Graduation Party for 50.  Doing roadside chicken for them.


----------



## Diva Q (May 5, 2007)

Kloset BBQR said:
			
		

> Today - Nutrisystem BBQ Beef
> 
> Tomorrow - Nutrisystem Dehydrated Hamburger Patties (with grill marks though). :roll:
> 
> ...




Hey you deserve a HUGE congratulations on that accomplishment. That is a lot of hard work to do that. 

I think that is wonderful.

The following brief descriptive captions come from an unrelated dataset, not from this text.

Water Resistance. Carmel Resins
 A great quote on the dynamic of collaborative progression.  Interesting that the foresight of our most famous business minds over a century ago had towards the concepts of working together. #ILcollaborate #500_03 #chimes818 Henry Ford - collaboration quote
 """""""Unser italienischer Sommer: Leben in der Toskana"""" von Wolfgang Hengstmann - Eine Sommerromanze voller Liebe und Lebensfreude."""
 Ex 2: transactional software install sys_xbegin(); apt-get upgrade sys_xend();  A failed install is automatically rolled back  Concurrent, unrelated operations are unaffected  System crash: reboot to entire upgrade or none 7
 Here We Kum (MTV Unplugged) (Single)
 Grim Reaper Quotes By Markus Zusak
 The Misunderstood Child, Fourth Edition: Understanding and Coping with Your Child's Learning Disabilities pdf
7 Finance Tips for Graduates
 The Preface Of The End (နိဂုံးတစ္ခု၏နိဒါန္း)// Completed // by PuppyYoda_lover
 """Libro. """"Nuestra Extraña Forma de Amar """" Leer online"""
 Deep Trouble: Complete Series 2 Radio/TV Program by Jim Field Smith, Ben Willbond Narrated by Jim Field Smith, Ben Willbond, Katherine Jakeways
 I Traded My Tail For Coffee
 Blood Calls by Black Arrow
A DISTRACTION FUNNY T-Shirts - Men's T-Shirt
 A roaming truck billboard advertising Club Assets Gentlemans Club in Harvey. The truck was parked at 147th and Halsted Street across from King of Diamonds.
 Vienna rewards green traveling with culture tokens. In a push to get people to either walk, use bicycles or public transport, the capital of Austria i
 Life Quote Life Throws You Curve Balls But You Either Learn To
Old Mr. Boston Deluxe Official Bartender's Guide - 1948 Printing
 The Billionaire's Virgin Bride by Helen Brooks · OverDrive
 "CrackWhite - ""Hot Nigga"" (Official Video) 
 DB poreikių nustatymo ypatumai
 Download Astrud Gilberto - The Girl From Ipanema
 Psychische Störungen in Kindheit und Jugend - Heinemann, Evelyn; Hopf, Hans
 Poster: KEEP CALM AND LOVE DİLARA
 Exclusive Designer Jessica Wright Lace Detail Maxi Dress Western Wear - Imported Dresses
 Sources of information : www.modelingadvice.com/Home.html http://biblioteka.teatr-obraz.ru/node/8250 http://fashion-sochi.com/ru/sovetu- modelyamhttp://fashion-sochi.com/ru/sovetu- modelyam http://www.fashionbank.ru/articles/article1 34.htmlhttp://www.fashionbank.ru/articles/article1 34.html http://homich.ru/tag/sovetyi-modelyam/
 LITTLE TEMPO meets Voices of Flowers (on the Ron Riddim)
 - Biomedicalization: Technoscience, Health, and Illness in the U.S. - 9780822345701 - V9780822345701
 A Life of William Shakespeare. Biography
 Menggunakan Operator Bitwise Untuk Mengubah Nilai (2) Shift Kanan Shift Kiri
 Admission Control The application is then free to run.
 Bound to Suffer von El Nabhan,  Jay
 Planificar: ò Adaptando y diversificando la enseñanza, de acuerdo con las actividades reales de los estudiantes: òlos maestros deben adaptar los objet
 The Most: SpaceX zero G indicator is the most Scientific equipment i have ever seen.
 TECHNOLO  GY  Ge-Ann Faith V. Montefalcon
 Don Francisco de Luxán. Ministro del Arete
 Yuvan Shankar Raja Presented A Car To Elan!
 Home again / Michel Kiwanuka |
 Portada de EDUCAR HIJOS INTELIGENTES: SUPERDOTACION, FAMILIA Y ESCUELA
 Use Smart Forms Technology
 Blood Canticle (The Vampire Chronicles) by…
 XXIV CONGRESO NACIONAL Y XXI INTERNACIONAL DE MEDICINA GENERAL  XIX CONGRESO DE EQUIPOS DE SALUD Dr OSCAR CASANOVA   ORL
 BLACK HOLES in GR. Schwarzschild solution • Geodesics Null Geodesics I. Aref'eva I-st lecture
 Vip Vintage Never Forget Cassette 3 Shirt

Well done.


----------



## Greg Rempe (May 6, 2007)

Kloset BBQR said:
			
		

> Today - Nutrisystem BBQ Beef
> 
> Tomorrow - Nutrisystem Dehydrated Hamburger Patties (with grill marks though). :roll:
> 
> ...



Good for you Dallas...Larry is still a fat and now has a nice expensive clothes hanger in his garage!


----------



## LarryWolfe (May 6, 2007)

Greg Rempe said:
			
		

> [quote="Kloset BBQR"8uwvy3f]Today - Nutrisystem BBQ Beef
> 
> Tomorrow - Nutrisystem Dehydrated Hamburger Patties (with grill marks though). :roll:
> 
> ...



Good for you Dallas...Larry is still a fat and now has a nice expensive clothes hanger in his garage!  [/quote8uwvy3f]

Being fat is better than being GAY Rempe!


----------



## Nick Prochilo (May 6, 2007)

Well I have two racks of spares going, my wife is making some fajitas and I'm making some jerky to mail to Iraq. I've been partying all weekend since Friday and it's time to wind down. Happy Birthday Dale & Bobbi!


----------



## DaleP (May 11, 2007)

Do we keep this thing going? Well just in case, we are cooking butts, chicken boobs, brats, hotdogs, salmon, and maybe burgers for my boys 13th Birthday party Saturday.


----------



## WalterSC (May 11, 2007)

Diva Q said:
			
		

> So what are you all having??
> 
> I am making a few things recommended by members here.
> 
> Doing some whole chickens I believe as well.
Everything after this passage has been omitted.